Previously I presented a model where learning is impossible. In this post I want to emphasize
..not only must the phenomenon be learnable, but additionally the learning agent must incorporate a bias to exploit existing regularity. Without such a bias, the learner cannot penalize complex “noisy” hypotheses that fit the data.
In the model, the environment (phenomenon) that gives rise to observations in the form of the binary sequence of ‘0’ and ‘1’ is left unspecified. Nothing is said about how the environment evolves, whether it is deterministic or stochastic, or whether it follows a certain rule or not. The model I presented is thus completely orthogonal to the nature of the environment. And yet
Whatever the sequence of events, the learning agent does not gain any knowledge about the future from the past, learning is impossible.
So a property of the learning agent, the subject, makes learning impossible irrespective of the environment, the object. This property of the subject is the belief that all sequences of observations are equally likely, that is, the lack of a-priori bias favoring any of the outcomes. Even if the object was completely predictable, the subject would be unable to learn. Learning imposes constraints on both, hence the subject-object distinction;
To drive this point home, we could specify any environment and note how the conclusions regarding the model would not change. I hinted at this by presenting an example of the environment’s evolution that began with 111. Now assume the environment is such that it produces ‘1’ indefinitely in a completely deterministic and predictable way. You could interpret this as the classical example in philosophical treatments of induction: ‘1’ means that the sun rises the next day, and ‘0’ means that the sun does not rise. But again, this would make no difference, the learner would never catch on to this regularity.
Conversely, specifying an unlearnable environment will not do the learner any good either, of course. In fact, the astute reader will have realized that the learning agent’s prior corresponds exactly to the belief that the sequence of ‘0’ and ‘1’ are the results of a series of coin flips, where the coin is fair. And of course, given the assumption describing the coin, previous coin flips do not yield any information that serve to make predictions about future coin flips; the environment has no structure to be learned.

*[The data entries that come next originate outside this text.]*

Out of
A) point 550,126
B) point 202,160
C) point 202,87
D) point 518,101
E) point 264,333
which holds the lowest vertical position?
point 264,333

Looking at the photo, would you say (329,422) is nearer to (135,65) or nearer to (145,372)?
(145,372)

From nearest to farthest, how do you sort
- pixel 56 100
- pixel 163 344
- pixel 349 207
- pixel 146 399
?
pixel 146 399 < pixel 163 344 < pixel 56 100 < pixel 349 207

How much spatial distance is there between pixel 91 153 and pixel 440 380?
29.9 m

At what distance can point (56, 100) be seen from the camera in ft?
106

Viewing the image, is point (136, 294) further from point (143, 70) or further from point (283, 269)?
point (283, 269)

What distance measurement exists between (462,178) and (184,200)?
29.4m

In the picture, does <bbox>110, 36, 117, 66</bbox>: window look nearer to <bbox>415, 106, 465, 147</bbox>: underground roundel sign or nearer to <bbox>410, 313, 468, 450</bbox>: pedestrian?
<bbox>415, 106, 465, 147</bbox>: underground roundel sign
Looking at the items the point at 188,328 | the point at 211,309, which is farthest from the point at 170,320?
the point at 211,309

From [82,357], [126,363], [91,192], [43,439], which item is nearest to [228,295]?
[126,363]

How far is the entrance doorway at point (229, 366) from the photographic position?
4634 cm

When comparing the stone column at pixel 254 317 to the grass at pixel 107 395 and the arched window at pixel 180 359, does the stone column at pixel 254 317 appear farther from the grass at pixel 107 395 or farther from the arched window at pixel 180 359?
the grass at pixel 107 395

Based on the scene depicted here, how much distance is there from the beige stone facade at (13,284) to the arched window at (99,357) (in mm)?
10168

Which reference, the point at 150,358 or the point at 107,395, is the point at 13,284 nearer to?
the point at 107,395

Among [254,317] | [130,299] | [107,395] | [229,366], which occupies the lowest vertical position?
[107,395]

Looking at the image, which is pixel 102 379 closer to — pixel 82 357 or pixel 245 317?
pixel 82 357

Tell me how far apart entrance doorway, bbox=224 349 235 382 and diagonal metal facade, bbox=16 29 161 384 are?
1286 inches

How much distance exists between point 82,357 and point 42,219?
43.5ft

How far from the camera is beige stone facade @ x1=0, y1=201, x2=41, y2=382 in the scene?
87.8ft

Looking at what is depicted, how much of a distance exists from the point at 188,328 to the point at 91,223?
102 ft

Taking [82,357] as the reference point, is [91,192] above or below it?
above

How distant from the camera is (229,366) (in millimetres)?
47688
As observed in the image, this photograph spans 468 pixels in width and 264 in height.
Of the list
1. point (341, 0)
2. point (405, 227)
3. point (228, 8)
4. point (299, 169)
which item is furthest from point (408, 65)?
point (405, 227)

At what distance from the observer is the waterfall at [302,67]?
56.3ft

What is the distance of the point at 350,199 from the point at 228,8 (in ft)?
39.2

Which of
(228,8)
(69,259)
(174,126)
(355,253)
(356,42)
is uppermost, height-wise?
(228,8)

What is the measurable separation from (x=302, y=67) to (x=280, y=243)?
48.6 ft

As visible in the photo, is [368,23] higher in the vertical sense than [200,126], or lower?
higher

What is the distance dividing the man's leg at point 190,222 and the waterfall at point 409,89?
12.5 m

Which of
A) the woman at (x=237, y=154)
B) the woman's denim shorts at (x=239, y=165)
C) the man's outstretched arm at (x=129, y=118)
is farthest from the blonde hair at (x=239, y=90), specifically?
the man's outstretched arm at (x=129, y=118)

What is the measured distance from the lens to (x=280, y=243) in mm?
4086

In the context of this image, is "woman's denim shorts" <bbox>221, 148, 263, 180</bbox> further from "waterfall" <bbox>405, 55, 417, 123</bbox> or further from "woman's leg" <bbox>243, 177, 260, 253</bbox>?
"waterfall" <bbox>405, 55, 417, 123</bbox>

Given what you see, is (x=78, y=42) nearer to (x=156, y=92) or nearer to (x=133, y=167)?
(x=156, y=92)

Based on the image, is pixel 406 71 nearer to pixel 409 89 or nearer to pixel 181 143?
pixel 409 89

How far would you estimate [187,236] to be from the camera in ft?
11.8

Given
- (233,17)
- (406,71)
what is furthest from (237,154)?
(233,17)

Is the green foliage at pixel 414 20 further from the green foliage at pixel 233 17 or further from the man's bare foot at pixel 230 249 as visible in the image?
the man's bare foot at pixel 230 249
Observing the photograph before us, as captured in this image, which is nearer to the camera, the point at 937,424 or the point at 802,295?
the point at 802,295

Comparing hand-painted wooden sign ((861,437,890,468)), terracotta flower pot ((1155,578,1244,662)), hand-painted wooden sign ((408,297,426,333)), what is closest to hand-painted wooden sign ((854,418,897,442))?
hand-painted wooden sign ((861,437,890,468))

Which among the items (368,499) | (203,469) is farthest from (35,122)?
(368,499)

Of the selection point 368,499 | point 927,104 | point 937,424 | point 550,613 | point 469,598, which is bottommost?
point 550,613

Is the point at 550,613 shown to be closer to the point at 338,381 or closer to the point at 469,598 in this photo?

Most problems of bayesian inference include, in the problem statement, a description of the environment that is automatically used as the agent’s prior knowledge or at least a starting point, as in the typical case of drawing balls from an urn. This prior knowledge is incomplete of course, as no inference would be necessary otherwise. But in these cases the subject-object distinction is not so apparent; analysis about the agent’s learning performance assumes the problem definition is of course true!
However, the subject-object distinction is more important when asking what model of inference applies to the scientific investigation of nature and the problem of induction. This is because in these models, there is no problem definition, prior knowledge is genuinely prior to any experience.
Pending questions: What problem definition applies to inductive inference in science? What happens when extending our model to cases with infinite observations/theories? Does learning logically require bias, and if so, what bias is appropriate universally and intuitively acceptable?
 In fact, not only must there be bias, but it must be a bias that exploits structure. Altering the distribution such that it favors more ‘1’ in the sequence irrespective of previous observations is a bias, but does not allow learning. This is another important distinction, the entropy-learnability distinction.
 Or after 24 hours if you want to be picky about tautologies
 Another more technical question is, can prior knowledge in inference problems always be recast as a bias over theories that are deterministic predictions over entire sequences of possible events? (as we saw when noting that the binary sequence model is equivalent to a repeated coin flip scenario) If so, what property of these distributions allows learning?